[REPORT] Angelo Trabace: psicanalisi al pianobar | La Cartiera

Angelo Trabace, pianista nei Dimartino, si cimenta in un one man show alla Cartiera, in una serata organizzata da Rocketta in collaborazione con Picicca.

di Valentina Battini – Quando si parla di nuove frontiere della psicoanalisi, da profana, mi vengono in mente le più strambe trovate di ultima generazione, fatte di parole come “ipnosi”, “simbologia archetipica”, “controtransfert”. Tutti suoni che rimbombano nel mio cervello come un affascinante caos di concetti, di cui ammetto di conoscere ben poco. Ma stasera è chiaro che, oltre al lettino di qualche psicoanalista jungiano, anche un pianoforte può rivelarsi un utile strumento per la ricerca del sè. Posto al centro di una sala di un ristorante, con il pianista allo sgabello e i vari avventori pronti a chiedere canzoni e a intavolare conversazioni, in tarda notte, con il musicista.

Questa è la sintesi di “Io non so più chi suono. Crisi di identità al pianobar”, spettacolo di Angelo Trabace, conosciuto ai più per essere il pianista della band Dimartino, che giovedí 26 Gennaio, si è cimentato in un “one man show” alla Cartiera.
Le luci soffuse, l’atmosfera raccolta del locale ed il pianoforte sul palco costituivano la cornice perfetta per uno show che definirei “piano bar avanguardistico”. Con una giacca di paillettes dorate, che fa un po’ Elton John e un po’ varietà anni ’60, Angelo fa il suo ingresso sulla scena ed è lí che inizia lo spettacolo, un ibrido tra cabaret e canzone teatro che travolge tutti con la poesia dei suoi grotteschi personaggi e le risa dei suoi sketch.

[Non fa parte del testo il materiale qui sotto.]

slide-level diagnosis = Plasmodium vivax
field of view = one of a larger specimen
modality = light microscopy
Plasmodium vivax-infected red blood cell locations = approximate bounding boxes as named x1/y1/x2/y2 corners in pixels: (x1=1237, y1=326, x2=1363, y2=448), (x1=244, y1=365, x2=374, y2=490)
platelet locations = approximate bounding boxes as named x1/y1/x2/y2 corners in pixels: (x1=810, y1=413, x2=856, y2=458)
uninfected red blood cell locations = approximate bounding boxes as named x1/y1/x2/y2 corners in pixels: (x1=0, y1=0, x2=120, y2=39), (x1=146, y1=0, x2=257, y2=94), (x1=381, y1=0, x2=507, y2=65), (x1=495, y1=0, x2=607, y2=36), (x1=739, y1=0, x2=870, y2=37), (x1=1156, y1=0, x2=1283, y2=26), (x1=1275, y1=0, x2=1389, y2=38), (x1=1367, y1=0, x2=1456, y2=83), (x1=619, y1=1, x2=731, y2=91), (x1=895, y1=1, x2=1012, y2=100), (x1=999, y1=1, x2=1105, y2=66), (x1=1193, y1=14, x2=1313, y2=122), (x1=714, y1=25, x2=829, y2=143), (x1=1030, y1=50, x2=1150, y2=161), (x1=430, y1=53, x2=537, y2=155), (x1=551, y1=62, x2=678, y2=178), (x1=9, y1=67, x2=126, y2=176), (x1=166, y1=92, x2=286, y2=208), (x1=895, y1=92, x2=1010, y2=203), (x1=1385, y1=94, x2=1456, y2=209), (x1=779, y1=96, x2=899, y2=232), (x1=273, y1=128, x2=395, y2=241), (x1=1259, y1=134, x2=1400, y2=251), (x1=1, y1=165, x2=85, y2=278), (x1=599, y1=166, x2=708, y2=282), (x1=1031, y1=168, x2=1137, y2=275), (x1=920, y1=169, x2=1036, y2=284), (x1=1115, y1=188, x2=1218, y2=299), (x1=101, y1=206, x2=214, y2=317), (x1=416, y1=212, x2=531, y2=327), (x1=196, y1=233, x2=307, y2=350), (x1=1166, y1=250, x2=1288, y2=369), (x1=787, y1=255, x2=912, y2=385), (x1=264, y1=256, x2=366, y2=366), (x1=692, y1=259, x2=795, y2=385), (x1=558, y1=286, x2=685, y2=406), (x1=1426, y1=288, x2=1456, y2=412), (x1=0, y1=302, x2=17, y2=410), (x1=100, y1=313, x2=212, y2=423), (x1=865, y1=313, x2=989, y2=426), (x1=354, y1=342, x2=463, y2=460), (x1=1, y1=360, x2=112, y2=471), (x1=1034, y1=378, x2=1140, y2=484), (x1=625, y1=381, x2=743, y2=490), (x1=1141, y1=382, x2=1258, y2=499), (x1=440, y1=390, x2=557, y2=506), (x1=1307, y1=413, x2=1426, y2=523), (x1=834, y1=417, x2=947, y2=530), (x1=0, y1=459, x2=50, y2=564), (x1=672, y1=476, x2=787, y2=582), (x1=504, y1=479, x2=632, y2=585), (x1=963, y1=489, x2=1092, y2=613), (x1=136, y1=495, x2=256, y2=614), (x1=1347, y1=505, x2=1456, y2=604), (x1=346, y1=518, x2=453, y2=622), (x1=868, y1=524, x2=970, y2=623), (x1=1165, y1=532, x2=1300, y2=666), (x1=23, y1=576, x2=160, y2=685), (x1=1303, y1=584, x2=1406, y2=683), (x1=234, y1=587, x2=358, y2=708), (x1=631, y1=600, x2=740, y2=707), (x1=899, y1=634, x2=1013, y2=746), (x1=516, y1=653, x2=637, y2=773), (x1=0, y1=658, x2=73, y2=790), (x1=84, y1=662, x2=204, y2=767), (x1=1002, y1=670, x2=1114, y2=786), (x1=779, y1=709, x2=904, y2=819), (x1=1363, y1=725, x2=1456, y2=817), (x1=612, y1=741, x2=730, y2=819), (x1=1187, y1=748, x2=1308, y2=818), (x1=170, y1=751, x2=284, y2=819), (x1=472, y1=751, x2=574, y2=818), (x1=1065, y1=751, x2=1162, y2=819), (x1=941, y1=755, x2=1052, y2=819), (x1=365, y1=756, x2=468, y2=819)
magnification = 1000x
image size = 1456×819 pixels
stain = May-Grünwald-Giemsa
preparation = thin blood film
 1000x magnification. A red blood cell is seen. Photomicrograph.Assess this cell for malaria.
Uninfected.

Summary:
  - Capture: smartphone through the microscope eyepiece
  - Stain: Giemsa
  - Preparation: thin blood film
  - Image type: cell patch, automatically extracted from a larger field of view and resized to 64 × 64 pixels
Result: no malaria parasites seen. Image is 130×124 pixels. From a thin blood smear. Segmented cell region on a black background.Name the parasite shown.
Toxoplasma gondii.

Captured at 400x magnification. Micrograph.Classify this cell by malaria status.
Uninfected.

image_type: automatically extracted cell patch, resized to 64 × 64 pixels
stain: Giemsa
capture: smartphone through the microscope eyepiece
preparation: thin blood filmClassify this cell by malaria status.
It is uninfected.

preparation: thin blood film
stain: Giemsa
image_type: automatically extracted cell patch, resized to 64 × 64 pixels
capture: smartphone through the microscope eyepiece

Funambolico e dinamico, suona, si alza e si traveste presentandoci i vari tipi umani di cui è venuto a conoscenza, durante gli anni dell’università a Bologna, quando faceva serate di pianobar. Una sequela di personaggi prende forma sul palco, da Rosanna Futura, che, avvolta in un boa di piume, ricorda la “Gradisca” felliniana, al “cameriere Rocco” colorito e sensuale uomo del sud dalle improbabili velleità artistiche. Il tutto intervallato da pezzi come “Roberta” di Peppino Di Capri, o “Spaghetti a Detroit” di Fred Bongusto, pezzi indimenticabili e perfettamente in linea con la tradizione “tutta italiana” da pianobar. Non mancano siparietti irresistibili, e continue interazioni con il pubblico che scoppia in fragorose risate, come quando Angelo canta, imitando Guccini e Cremonini, l’etichetta di alcune bottiglie di vino, facendo diventare frasi come “sapore di bacche rosse” o “tannini equilibrati” strofe di una canzone d’autore.
Ma oltre ad un variegato repertorio dal sapore vintage emerge anche la sua capacità di cantautore, con pezzi poetici e malinconici come “La vedova” o “La signora Dalí.”

La serata si chiude tra gli applausi e le risate del pubblico soddisfatto e divertito, per avere assistito, nel cuore di Catania, non solo ad uno spettacolo estremamente divertente ma ad un vero esercizio di psicoanalisi, in cui il musicista, con il suo pianobar avanguardistico, stigmatizza i personaggi che ha incontrato lungo la sua strada e se ne libera in una catarsi che si dispiega tra i tasti bianchi e neri.
Se la crisi di identità produce questi mirabolanti risultati, c’è da sperare che Angelo Trabace non riesca nell’impresa di ritrovarsi nei meandri dei suoi personaggi.